(Collection entries)
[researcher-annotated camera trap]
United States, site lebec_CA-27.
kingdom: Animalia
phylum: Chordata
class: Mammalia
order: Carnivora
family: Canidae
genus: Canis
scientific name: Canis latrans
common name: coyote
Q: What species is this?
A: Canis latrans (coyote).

---

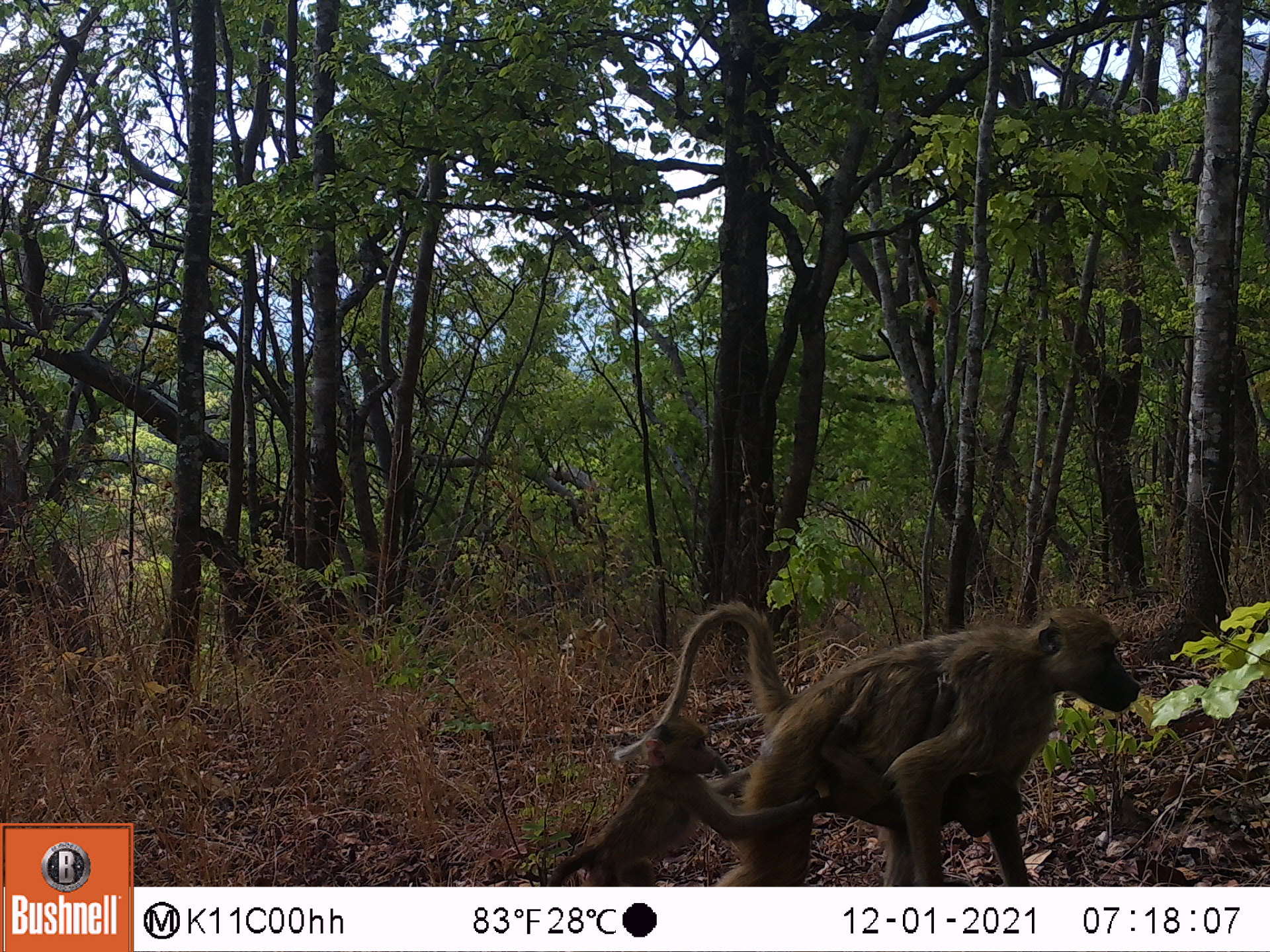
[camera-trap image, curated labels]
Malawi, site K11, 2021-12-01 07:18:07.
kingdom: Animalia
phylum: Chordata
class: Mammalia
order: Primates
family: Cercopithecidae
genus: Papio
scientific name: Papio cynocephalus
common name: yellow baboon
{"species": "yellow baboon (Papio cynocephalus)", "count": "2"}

--

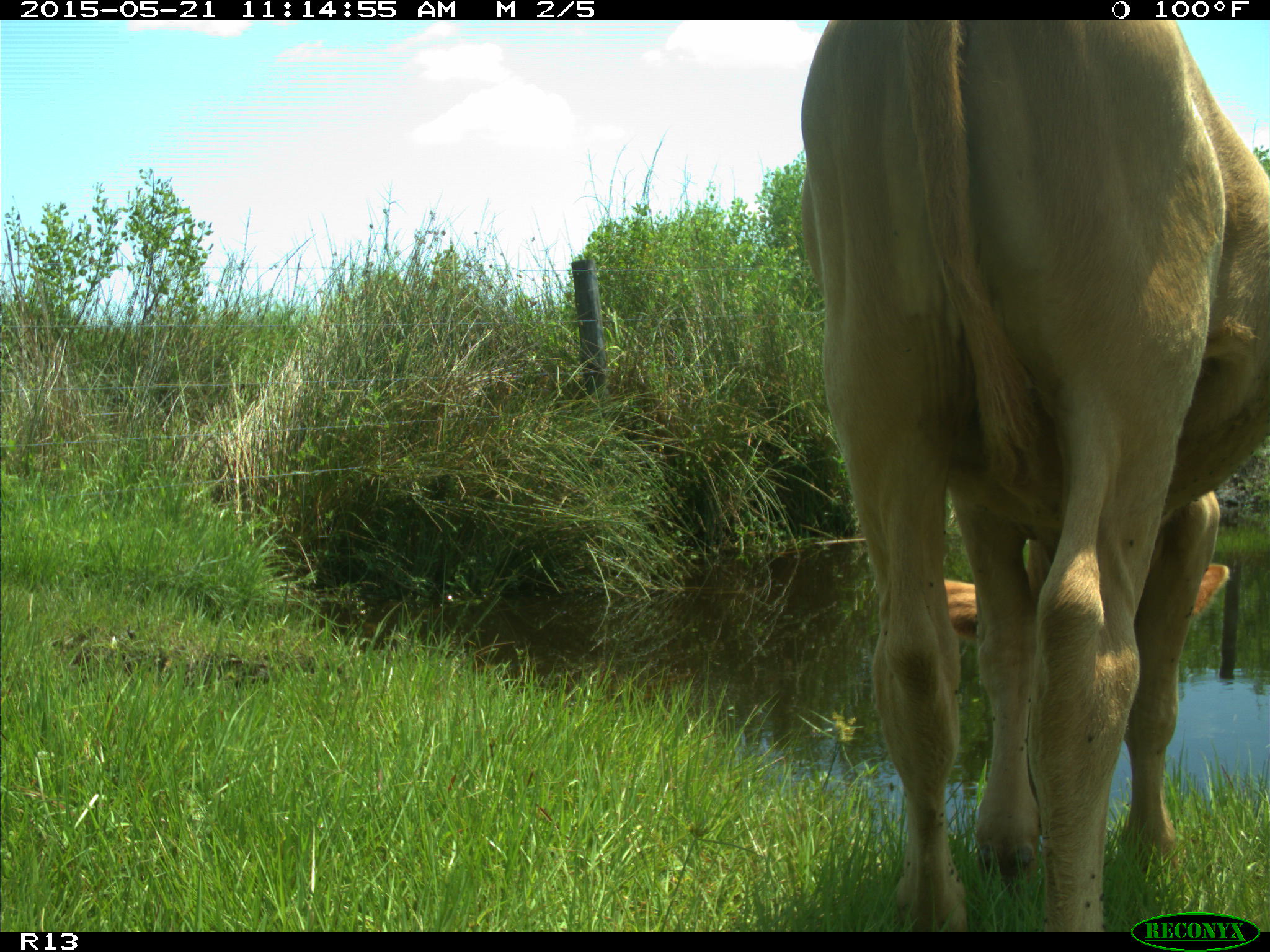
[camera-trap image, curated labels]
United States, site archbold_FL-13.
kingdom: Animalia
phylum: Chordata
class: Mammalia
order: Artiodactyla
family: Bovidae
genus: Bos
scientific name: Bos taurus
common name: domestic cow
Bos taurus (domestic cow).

(Your goal) Could you repeat exactly the lines above from the line with "[researcher-annotated camera trap]" up to and including the line with "A: Canis latrans (coyote).", and only those?

(Result)
[researcher-annotated camera trap]
United States, site lebec_CA-27.
kingdom: Animalia
phylum: Chordata
class: Mammalia
order: Carnivora
family: Canidae
genus: Canis
scientific name: Canis latrans
common name: coyote
Q: What species is this?
A: Canis latrans (coyote).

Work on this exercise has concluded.